ACTIONS TO TAKE:
A – Please answer these from the Android 8.0 notifications thread:
(i) Which phone does the opening post say was updated to 8.0?
(ii) How long does RedSteel say the drop down lasts?
(iii) Which phone does daave1 have?
B – In the Android 8.0 notifications thread, why does setting the Uber Driver notification to Medium with no sound lead to drivers being signed off?

TEXT SECTION:
--- Begin ---
# Android 8.0 Update And Notifications



## Risab1981 (Jul 21, 2016)

My Galaxy S8+ was updated to 8.0 a couple of days ago and since then I have found that I'm getting signed off without warning. On Android 7.0 I would get the loud Uber sound with a drop down asking Would You Like To Stay Online and click stay Online or Sign off. Well in 8.0 I've had to set the Driver Generic setting to Medium (no sound) because otherwise it makes a chime every time I click home to do anything else while Uber is Online. Sometimes it even drops down and makes a sound saying You Are Online...EVERY time you check the app and then click home it makes a sound and sometimes does the drop down. So I go into the advanced notification setting and set it to Medium-No Sound, but this causes me not to hear/notice that Uber is asking me if I'd like to stay online and I get signed off. 
Anyone else having this issue?


----------



## RedSteel (Apr 8, 2017)

Risab1981 said:


> My Galaxy S8+ was updated to 8.0 a couple of days ago and since then I have found that I'm getting signed off without warning. On Android 7.0 I would get the loud Uber sound with a drop down asking Would You Like To Stay Online and click stay Online or Sign off. Well in 8.0 I've had to set the Driver Generic setting to Medium (no sound) because otherwise it makes a chime every time I click home to do anything else while Uber is Online. Sometimes it even drops down and makes a sound saying You Are Online...EVERY time you check the app and then click home it makes a sound and sometimes does the drop down. So I go into the advanced notification setting and set it to Medium-No Sound, but this causes me not to hear/notice that Uber is asking me if I'd like to stay online and I get signed off.
> Anyone else having this issue?


Yes same phone and same problems...
I freaking hate it. I get the drop down every time and it lasts like 10 seconds so it is ridiculously annoying


----------



## Risab1981 (Jul 21, 2016)

RedSteel said:


> Yes same phone and same problems...
> I freaking hate it. I get the drop down every time and it lasts like 10 seconds so it is ridiculously annoying


You can change the sound to something short like a drop or something, so it doesn't last long, or hold down the Uber Driver notification and under generic set it to Medium. Problem is, you won't get the notice for the timeout so you'll find yourself being offline and not knowing it. It sucks...Go to help/feedback (app feedback) and write to them. Don't bother asking support, they'll tell you to Log Out, restart your phone or some other dumb shit response.

Every app developer can put in different things for notifications, hopefully enough people biitch and they fix it. All they really need to fix is the stupid notification saying You're Online...I know I am...quit telling me..Then we can set it back to Enable Sound so that we get promoted for the Log Off warning.

Glad I'm not the only one though.


----------



## daave1 (Oct 24, 2017)

I have the Pixel 2 XL and have been on 8.0 for a few months. For the first few weeks it drove me nuts but like everything else, you just learn to get used to it...
--- End ---
DATA LISTING:
--- Begin ---
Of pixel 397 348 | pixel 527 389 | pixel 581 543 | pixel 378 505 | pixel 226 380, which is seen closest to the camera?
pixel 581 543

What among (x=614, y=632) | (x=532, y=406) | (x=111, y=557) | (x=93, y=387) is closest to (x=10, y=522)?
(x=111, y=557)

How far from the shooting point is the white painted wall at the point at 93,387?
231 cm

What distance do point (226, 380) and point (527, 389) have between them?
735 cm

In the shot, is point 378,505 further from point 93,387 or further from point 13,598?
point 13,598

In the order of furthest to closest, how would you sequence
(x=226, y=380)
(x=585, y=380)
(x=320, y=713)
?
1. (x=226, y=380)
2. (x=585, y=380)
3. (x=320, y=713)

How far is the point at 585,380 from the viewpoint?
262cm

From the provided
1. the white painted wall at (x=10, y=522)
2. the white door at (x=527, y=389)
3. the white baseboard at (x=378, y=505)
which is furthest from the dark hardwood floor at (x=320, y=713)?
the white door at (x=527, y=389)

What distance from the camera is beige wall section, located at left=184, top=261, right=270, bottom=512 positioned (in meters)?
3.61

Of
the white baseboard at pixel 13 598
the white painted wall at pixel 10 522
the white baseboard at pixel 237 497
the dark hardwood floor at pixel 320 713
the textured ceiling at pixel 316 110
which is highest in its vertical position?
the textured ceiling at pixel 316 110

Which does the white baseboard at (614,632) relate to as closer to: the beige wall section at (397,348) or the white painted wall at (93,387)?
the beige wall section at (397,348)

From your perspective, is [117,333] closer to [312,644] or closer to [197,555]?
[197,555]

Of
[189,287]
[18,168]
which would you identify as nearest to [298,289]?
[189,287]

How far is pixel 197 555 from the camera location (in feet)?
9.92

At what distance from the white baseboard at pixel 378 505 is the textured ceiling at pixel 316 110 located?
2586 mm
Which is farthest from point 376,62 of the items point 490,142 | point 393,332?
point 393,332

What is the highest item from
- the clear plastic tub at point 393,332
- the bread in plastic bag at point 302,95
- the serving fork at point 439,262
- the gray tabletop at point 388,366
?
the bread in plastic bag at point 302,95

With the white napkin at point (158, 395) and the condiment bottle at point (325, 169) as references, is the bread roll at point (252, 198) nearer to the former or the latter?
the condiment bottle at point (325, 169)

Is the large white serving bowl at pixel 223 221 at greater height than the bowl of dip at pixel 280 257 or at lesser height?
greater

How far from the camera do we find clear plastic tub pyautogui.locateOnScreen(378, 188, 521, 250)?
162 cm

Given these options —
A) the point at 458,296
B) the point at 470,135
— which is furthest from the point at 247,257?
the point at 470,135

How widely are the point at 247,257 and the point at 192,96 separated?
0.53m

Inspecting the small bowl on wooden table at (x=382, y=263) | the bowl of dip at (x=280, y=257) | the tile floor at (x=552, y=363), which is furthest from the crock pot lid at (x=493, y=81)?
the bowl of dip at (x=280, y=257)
--- End ---
FINAL ANSWERS:
A –
(i) A Galaxy S8+.
(ii) About 10 seconds.
(iii) A Pixel 2 XL.

B – With no sound, the driver doesn't hear or notice Uber's prompt asking whether to stay online. The timeout notice goes unseen, so the driver ends up offline without knowing it.